When Zhang Hongchun arrived in Shijiazhuang, Hebei province, on Jan 12, the streets were eerily empty amid a sweeping stay-at-home order due to a spike in COVID-19 cases.
On a chartered coach, the 57-year-old raced to the Hebei Chest Hospital in the provincial capital.
Awaiting the eminent traditional Chinese medicine therapist were rows of isolation wards filled with novel coronavirus patients.
He quickly saw a pattern－and then a strategy.
"One-third of them were seniors and children," said Zhang, an asthma and chronic bronchitis specialist at China-Japan Friendship Hospital in Beijing. "The oldest was 91 while the youngest was 7 days old."
The province detected its first case on Jan 2, in a sprawling rural neighborhood on the eastern outskirts of Shijiazhuang known as Gaocheng district.
The worst-hit district, it is home to large numbers of left-behind seniors and children, with many locals of working age toiling away in urban factories or construction sites for better salaries.
When Zhang arrived, the tally of locally transmitted cases in Shijiazhuang had seen double-digit increases for almost 10 days, with most of the patients seniors in Gaocheng.
While severe symptoms are rare among children, older patients are likely to develop persistent fevers, if not fatal ones.
That's where Zhang and a couple of other big names in TCM intervened, with herbal decoctions and concoctions.

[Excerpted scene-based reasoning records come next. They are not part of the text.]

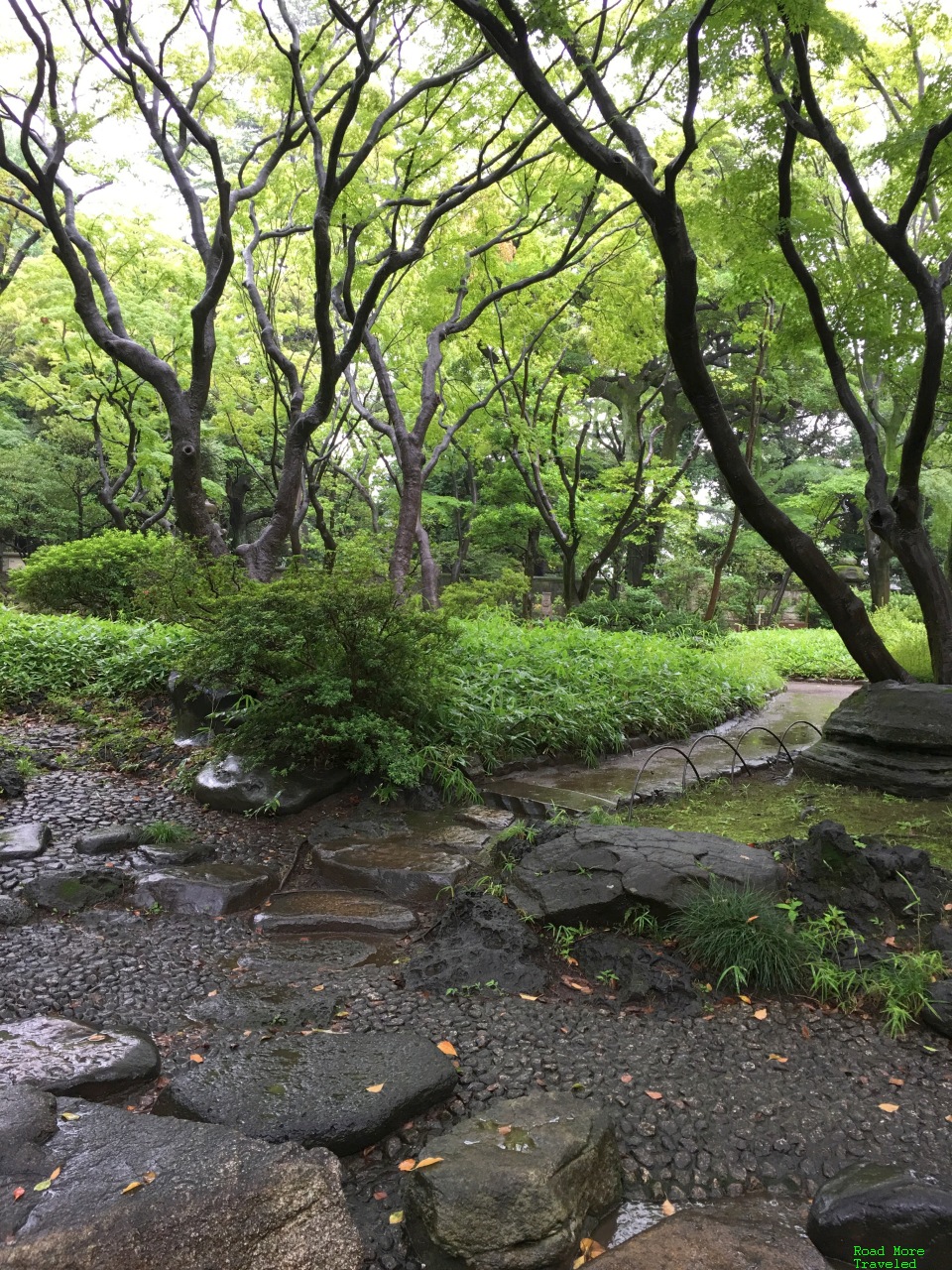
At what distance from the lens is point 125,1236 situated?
187cm

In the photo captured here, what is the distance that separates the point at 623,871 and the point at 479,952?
0.81m

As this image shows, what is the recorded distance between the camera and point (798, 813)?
18.3ft

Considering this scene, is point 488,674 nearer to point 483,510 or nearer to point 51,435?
point 483,510

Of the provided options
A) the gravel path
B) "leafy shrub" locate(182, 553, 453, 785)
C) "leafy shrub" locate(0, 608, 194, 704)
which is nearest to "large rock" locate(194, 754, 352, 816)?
"leafy shrub" locate(182, 553, 453, 785)

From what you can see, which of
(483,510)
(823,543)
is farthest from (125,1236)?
(823,543)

"The widespread use of clear lungs and detox soup has contributed to reducing the number of seniors who develop chronic fever," he said. "Fever has either been relieved or has gone away completely for many."

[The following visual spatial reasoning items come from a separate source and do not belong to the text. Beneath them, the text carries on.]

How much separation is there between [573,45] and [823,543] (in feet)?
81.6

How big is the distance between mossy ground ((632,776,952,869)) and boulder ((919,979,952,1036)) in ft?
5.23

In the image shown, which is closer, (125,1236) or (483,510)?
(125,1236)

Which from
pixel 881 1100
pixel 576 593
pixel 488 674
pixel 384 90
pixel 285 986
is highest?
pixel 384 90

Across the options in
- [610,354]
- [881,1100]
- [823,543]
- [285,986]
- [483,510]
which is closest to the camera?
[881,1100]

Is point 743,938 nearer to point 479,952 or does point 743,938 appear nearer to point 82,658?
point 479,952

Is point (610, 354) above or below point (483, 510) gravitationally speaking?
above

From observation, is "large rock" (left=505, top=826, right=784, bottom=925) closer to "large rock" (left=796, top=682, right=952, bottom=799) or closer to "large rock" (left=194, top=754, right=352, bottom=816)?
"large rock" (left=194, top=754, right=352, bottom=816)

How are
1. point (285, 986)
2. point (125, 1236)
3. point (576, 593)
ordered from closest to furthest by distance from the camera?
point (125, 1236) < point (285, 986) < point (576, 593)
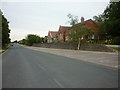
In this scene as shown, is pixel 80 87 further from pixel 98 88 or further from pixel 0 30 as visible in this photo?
pixel 0 30

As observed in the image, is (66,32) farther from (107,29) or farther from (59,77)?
(59,77)

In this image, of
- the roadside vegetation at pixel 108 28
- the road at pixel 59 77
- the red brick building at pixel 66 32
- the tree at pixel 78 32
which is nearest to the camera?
the road at pixel 59 77

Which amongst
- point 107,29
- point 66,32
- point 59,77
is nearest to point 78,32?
point 107,29

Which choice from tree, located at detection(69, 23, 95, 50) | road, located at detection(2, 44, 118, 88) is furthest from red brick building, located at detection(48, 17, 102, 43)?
road, located at detection(2, 44, 118, 88)

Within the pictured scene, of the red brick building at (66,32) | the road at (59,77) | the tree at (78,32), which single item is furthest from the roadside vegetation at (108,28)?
the road at (59,77)

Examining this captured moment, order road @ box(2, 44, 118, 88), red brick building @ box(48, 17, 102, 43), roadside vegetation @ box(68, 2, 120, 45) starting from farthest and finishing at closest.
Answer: red brick building @ box(48, 17, 102, 43)
roadside vegetation @ box(68, 2, 120, 45)
road @ box(2, 44, 118, 88)

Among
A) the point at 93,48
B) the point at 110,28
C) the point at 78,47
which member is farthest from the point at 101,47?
the point at 78,47

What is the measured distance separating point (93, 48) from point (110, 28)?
6551 millimetres

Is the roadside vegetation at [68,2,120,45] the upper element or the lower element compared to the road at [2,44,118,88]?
upper

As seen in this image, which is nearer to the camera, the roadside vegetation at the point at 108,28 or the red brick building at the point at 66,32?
the roadside vegetation at the point at 108,28

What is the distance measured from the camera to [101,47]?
3538 centimetres

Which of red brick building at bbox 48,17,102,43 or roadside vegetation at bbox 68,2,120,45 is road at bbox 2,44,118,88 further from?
red brick building at bbox 48,17,102,43

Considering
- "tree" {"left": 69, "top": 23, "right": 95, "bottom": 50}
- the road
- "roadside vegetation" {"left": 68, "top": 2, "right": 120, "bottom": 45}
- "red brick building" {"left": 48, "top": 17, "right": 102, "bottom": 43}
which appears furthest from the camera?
"red brick building" {"left": 48, "top": 17, "right": 102, "bottom": 43}

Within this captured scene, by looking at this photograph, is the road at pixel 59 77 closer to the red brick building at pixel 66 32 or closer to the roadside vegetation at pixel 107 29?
the roadside vegetation at pixel 107 29
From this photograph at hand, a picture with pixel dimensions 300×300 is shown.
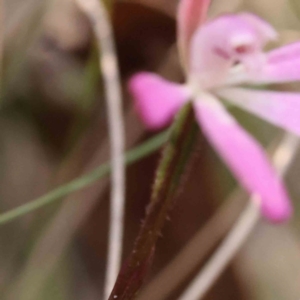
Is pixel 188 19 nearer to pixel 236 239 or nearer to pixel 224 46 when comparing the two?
pixel 224 46

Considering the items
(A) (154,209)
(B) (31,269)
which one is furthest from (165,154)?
(B) (31,269)

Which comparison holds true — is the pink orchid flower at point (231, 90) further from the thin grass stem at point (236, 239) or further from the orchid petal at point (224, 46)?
the thin grass stem at point (236, 239)

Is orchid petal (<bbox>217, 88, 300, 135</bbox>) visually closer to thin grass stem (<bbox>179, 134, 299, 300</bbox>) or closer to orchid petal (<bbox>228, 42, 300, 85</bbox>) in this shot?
orchid petal (<bbox>228, 42, 300, 85</bbox>)

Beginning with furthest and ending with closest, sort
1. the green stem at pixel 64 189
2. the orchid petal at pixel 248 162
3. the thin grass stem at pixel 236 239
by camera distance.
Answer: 1. the thin grass stem at pixel 236 239
2. the green stem at pixel 64 189
3. the orchid petal at pixel 248 162

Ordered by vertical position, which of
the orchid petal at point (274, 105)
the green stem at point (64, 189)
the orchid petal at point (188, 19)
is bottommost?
the orchid petal at point (274, 105)

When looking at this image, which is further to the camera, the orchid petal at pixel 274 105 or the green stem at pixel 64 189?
the green stem at pixel 64 189

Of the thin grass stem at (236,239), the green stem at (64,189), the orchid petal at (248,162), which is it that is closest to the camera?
the orchid petal at (248,162)

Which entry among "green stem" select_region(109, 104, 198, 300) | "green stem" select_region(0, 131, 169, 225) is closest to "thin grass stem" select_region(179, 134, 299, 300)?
"green stem" select_region(0, 131, 169, 225)

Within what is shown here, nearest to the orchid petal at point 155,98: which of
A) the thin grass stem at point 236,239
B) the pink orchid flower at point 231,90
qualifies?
the pink orchid flower at point 231,90
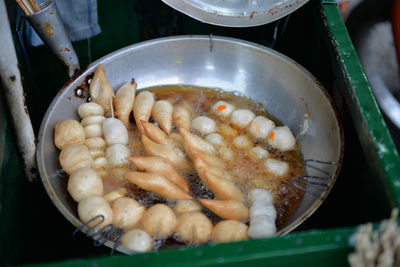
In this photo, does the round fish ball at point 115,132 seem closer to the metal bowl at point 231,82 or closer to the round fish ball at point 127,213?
the metal bowl at point 231,82

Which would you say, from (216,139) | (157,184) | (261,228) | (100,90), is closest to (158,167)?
(157,184)

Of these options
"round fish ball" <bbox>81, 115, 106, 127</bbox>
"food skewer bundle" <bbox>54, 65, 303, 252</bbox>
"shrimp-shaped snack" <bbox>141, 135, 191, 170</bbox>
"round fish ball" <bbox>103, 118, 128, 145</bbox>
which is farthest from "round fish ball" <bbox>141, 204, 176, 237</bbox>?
"round fish ball" <bbox>81, 115, 106, 127</bbox>

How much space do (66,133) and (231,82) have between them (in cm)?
84

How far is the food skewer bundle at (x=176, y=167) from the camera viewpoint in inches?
46.6

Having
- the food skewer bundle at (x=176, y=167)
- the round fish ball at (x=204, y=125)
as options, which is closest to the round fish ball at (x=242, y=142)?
the food skewer bundle at (x=176, y=167)

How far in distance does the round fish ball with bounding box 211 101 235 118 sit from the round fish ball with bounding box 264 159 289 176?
1.06ft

Based on a medical classic from the Eastern Han Dynasty (25-220), the soup has been used since early last year to successfully treat people infected with the novel coronavirus.
Among the 214 patients who received the treatment by early February, more than 60 percent improved symptomatically or radiographically, according to figures from the National Administration of Traditional Chinese Medicine.

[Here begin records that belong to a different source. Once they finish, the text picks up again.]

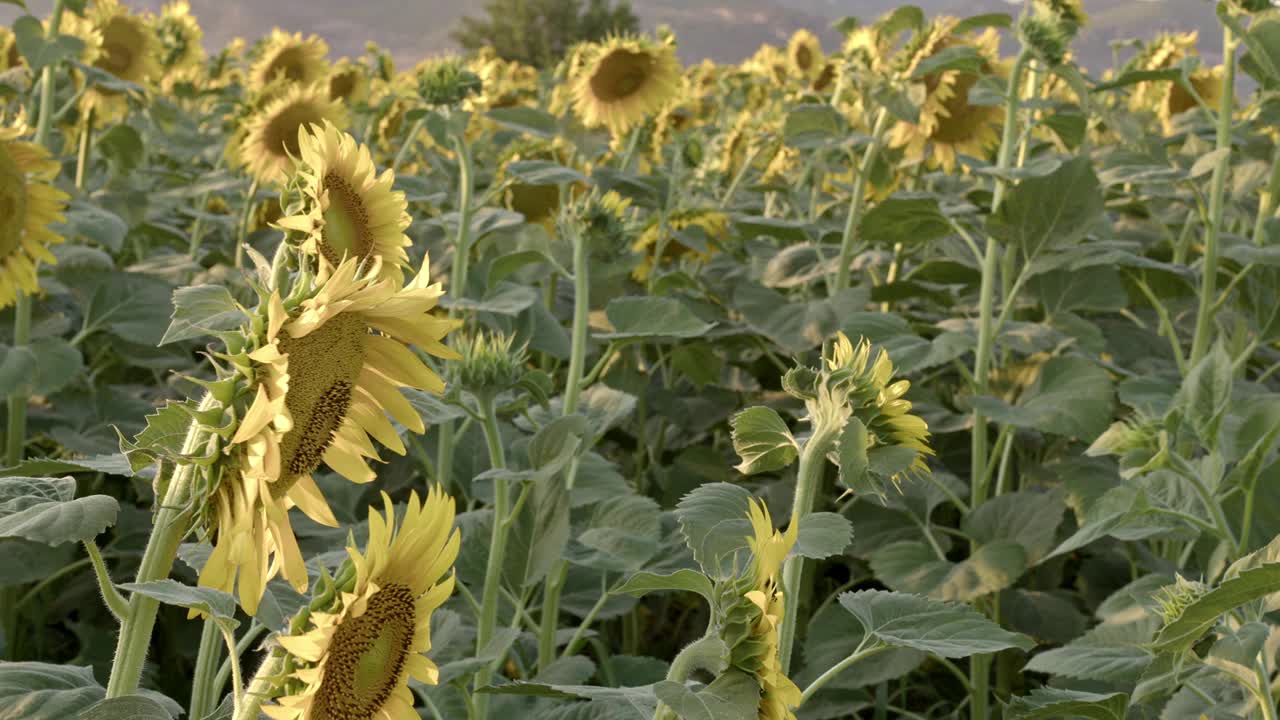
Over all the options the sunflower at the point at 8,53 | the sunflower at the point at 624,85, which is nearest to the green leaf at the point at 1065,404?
the sunflower at the point at 624,85

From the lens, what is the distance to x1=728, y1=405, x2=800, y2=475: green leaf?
3.51 feet

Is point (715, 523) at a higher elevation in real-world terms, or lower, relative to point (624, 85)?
lower

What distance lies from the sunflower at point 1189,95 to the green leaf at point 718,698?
3538mm

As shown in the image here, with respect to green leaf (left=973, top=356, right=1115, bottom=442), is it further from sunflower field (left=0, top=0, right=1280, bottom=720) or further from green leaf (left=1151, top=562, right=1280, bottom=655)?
green leaf (left=1151, top=562, right=1280, bottom=655)

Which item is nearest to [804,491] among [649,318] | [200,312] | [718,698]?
[718,698]

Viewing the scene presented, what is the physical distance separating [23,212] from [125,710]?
1.16 m

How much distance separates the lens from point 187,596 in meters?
0.72

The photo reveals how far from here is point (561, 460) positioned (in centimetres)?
134

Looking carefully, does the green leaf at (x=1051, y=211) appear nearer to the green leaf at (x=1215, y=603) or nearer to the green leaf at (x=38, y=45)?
the green leaf at (x=1215, y=603)

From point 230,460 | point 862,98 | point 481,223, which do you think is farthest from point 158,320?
point 230,460

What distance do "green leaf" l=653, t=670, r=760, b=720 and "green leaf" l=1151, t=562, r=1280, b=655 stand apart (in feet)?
1.40

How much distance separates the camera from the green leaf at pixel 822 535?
0.92m

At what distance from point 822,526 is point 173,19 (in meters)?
3.84

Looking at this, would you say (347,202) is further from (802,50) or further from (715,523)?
(802,50)
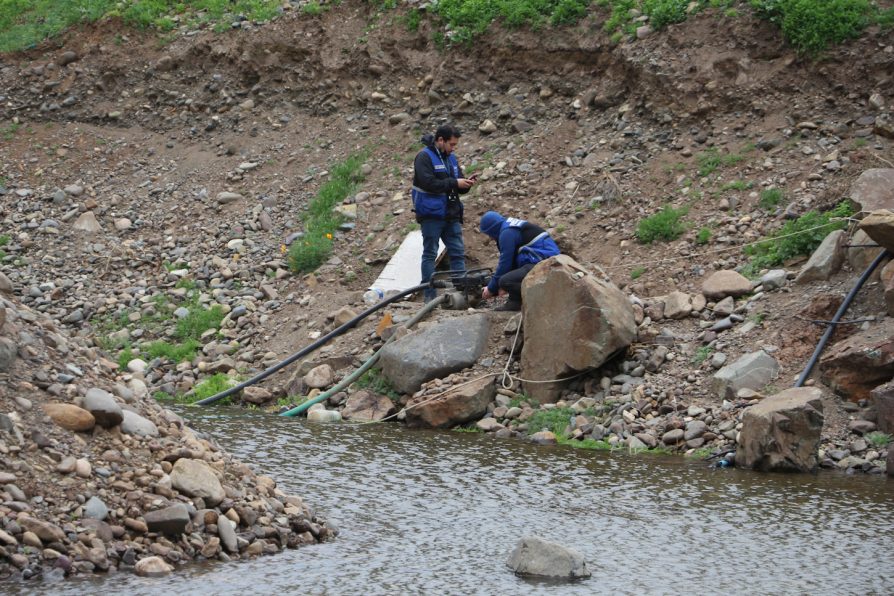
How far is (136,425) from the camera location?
21.1ft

Another 30 percent maintained stable conditions, it said.
The use of herbal medicines in treating COVID-19 patients is part of a broader effort by central authorities to push for a mix of traditional medicine and modern therapies in tackling epidemics such as the severe acute respiratory syndrome outbreak in 2003 and bird flu in 2009.
Li Yu, a senior official with the administration, told a news conference in March that the adoption of the mixed therapeutic strategy reached an "unprecedented level "amid the COVID-19 outbreak, with TCM's participation rates well above 90 percent in most provincial-level regions.
Zhang said last year was a turning point for traditional medicine's role in epidemic control.
"Due to limited recognition, TCM practitioners used to experience different degrees of exclusion from epidemic control task forces," he said. "But in the COVID-19 outbreak, traditional medics have been required for every designated hospital. That has laid a good foundation for involvement."
TCM's success in containing outbreaks has prompted Zhang to advocate early involvement of traditional therapies in epidemic control.
As a member of the Chinese People's Political Consultative Conference National Committee, the country's top political advisory body, Zhang proposed creating a "mechanism" to that end in May.
Now, as the world scrambles to contain a far more contagious strain of the virus, the benefits of TCM have come to the fore.
That's because unlike modern treatments such as antiviral drugs, which target the virus, or oxygen therapy, Chinese medicine focuses on a holistic approach to ease the symptoms it causes, Zhang said.
Mutations don't change the nature of the disease, he said.
"The Chinese nation has survived other great ancient cultures, an achievement in which TCM has played an important role," he said. "After all, modern medicine was imported to China only about three centuries ago."